Pro-regime rallies and convoys are also being staged across Iran to project staying power. Tehran municipality alone has boasted of ‘120 large rallies, 400 local gatherings and 400 vehicular convoys’. Participants reportedly are paid for chanting in the streets. Citizens receive text messages advertising performances and free food. Unveiled or partially veiled women are shown singing praise for Basij, and drinking alcohol is celebrated onstage.
This is the crux of the legitimacy crisis: the Islamic Republic now depends on its last loyal constituency, the religious hard-line base, but its staged gatherings trample the values that bind that base together. The war and its aftermath have exposed a fracture inside the ruling establishment over what must be preserved: the Islamic Republic’s ideological core – enforcing Islamic values, anti-Western struggle and the destruction of Israel – or merely its institutional shell, so long as the security apparatus and ruling networks survive.
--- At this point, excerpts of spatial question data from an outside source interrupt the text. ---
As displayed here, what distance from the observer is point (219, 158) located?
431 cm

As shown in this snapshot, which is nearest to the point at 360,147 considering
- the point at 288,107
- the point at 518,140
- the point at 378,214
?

Pragmatists believe the system can endure with a diluted ideology. But the apocalyptic camp appears dominant, seeing war as deterrence and betting that the United States and Europe lack the will to support regime change.
Pro-government supporters gather in Tehran as the Islamic Republic stages rallies to project strength and national unity amid widening unrest, internet blackouts and a deepening legitimacy crisis. Photo: VCG
The Islamic Republic appears increasingly unable to defend a coherent doctrine and may be weaker today than at any point in its recent history. Its blackouts, executions and displays of unity indicate fear of a society that, despite repression, continues to seek change. The blackout may hide resistance but has not ended it.